Arrested - SOLD

Richard Mudariki (b 1985)
Arrested - 2013
Acrylic on canvas
100 x 100,5 cm
Signed and dated bottom left
Sold - 2014

This painting presents a scene in which a woman is rescued from a violent gang rape as the police reveal the evil act in full sight of onlookers. One of the rapists, a man still in his suit, laughs as he is arrested, unconcerned about the violated woman lying naked on a rough wooden floor. The detective looks around for other rapists who might have escaped.

Three different visual references are used in this painting; firstly the young female figure borrowed from Gauguin’s painting ‘Nevermore O’ Tahiti’, secondly, the suited figure resembles the pose of the nude male in Michelangelo’s ‘The Creation of Adam’, and lastly, the composition of the work is derived from the Max Beckmann painting, ‘The night’.

The juxtaposition of the visual reference of Adam – the first man to have ever sinned, here portrayed with a suit to symbolize power – with one of Gauguin’s many under-aged concubines, readdresses the age-old sexual objectification of the female body.
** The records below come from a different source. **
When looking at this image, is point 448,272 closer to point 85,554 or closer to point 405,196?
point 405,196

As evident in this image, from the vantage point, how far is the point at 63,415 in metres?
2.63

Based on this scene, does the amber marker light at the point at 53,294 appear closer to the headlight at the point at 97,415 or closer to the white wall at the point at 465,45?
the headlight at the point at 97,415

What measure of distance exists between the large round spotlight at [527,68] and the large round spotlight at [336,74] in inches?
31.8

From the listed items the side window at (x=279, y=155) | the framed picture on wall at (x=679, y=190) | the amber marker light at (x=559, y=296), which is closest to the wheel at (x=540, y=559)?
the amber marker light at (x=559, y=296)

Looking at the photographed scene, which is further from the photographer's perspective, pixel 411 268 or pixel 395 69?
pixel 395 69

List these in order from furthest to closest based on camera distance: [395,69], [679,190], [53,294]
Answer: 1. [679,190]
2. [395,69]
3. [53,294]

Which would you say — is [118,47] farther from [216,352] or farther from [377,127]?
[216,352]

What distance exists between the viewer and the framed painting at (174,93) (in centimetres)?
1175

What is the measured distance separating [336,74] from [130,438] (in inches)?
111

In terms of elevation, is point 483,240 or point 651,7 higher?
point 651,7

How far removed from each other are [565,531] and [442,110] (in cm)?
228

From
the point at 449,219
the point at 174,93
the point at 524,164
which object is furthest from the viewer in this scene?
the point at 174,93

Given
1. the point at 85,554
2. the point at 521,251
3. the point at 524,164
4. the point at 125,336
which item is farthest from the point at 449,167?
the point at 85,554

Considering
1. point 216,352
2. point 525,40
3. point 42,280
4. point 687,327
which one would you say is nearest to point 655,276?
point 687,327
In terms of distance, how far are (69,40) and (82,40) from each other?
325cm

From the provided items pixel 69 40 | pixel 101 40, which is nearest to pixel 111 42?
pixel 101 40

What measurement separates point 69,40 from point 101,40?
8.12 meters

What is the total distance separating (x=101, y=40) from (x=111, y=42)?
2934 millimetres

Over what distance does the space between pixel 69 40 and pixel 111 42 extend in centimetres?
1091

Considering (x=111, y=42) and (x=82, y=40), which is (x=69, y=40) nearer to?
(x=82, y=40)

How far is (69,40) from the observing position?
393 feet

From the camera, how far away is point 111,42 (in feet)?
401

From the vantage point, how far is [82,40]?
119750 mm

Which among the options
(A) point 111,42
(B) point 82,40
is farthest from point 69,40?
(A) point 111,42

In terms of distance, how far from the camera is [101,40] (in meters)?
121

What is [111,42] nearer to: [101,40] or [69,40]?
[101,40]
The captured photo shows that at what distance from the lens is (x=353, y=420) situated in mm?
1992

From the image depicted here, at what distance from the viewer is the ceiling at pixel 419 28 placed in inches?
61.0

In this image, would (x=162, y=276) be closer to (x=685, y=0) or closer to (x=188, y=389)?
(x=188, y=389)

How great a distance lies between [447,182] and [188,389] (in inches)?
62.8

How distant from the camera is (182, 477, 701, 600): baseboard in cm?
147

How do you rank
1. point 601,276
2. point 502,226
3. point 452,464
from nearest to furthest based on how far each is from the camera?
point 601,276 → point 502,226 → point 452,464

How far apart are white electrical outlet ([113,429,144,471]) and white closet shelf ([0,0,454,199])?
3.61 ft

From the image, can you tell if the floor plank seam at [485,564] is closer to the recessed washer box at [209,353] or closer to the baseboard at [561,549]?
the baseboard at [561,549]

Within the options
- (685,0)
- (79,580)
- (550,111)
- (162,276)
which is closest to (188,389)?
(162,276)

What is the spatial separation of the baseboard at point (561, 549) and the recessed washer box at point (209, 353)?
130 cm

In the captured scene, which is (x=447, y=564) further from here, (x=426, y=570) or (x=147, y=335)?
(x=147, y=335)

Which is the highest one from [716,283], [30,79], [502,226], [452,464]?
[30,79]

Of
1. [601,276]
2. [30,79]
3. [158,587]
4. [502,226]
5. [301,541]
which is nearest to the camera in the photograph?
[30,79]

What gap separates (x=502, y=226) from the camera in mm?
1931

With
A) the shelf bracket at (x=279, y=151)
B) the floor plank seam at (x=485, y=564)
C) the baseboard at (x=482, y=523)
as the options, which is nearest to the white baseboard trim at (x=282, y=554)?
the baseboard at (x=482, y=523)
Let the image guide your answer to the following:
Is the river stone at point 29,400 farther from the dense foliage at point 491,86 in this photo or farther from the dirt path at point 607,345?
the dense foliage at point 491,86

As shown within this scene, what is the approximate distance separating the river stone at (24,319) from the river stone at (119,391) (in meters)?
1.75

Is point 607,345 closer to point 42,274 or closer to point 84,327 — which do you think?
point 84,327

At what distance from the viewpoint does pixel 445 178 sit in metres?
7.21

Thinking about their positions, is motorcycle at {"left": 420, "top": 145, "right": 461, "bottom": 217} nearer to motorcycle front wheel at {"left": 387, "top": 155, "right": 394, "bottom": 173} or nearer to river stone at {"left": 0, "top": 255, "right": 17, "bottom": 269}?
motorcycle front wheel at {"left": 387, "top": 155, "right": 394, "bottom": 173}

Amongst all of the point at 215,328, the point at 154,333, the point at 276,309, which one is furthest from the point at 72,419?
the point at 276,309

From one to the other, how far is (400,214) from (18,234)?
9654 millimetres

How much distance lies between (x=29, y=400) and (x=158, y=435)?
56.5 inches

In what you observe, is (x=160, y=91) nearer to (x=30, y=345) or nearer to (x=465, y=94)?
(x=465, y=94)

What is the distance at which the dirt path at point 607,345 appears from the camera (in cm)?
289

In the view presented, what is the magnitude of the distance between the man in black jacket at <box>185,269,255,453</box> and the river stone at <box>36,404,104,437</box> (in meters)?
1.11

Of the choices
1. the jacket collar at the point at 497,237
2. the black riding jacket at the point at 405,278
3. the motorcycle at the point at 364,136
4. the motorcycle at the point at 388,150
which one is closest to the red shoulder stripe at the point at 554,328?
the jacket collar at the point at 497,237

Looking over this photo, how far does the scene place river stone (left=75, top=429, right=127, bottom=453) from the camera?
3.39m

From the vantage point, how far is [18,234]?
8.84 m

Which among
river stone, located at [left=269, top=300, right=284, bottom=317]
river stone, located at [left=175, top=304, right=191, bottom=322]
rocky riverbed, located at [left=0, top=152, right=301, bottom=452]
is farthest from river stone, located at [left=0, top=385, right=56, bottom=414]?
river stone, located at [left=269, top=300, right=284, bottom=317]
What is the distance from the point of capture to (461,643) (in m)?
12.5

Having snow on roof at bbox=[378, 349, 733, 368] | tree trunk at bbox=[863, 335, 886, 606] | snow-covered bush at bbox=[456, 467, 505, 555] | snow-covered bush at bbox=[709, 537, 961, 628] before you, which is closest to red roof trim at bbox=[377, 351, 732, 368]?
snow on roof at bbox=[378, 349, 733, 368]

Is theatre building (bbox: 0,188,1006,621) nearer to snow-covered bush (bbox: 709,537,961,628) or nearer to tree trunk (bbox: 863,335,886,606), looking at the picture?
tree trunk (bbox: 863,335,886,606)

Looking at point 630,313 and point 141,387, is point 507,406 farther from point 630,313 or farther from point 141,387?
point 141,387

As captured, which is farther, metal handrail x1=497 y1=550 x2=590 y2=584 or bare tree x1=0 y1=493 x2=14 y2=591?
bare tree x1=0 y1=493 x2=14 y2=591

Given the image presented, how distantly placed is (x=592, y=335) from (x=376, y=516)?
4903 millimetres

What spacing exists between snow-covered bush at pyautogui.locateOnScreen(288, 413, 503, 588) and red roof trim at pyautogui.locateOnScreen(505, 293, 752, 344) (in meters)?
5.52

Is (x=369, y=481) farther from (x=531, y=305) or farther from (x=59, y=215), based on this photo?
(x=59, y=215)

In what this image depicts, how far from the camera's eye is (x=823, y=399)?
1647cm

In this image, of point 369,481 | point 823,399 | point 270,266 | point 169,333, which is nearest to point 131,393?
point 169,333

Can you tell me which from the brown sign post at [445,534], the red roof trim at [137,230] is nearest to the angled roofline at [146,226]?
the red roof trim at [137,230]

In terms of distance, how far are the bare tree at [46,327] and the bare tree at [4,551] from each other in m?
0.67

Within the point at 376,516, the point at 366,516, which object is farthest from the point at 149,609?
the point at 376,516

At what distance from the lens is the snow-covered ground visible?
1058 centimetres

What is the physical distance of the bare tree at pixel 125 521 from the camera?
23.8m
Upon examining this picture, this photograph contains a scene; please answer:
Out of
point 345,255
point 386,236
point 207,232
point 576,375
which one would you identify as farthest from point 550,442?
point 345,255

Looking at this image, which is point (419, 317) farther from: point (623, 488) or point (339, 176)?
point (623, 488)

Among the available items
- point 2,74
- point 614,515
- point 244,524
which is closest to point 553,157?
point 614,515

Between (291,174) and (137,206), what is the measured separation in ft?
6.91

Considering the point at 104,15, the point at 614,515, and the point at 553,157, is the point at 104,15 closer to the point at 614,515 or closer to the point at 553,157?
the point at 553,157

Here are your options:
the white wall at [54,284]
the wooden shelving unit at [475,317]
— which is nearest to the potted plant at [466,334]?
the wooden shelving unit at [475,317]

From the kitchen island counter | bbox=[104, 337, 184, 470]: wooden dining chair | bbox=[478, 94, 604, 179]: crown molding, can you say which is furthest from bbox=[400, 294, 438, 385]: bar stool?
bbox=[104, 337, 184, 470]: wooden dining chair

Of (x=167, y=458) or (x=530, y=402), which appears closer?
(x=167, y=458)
This contributes to a behaviour learnt from society’s glorification of dominant masculinity and forced docile femininity: Violence against women is widespread and deeply entrenched in most societies, with rape being one of its most conspicuous forms. Of greater concern is the phenomenon of gang rape, which is also becoming increasingly common. In these instances, it seems the intention of the rapists is not sexual gratification, but rather domination and control. During the late 1980s in Soweto, South Africa, jackroll, was the word used to refer to the forceful abduction of women in the townships by gangs of men, who would then rape them, often in public places – shebeens, nightclubs, schools, or in the streets – to earn respect for the gang. The compositional reference to Beckman’s ‘The Night’, completed after World War I, draws a comparison with Beckman’s views of a tragic world, and man’s inhumanity to man.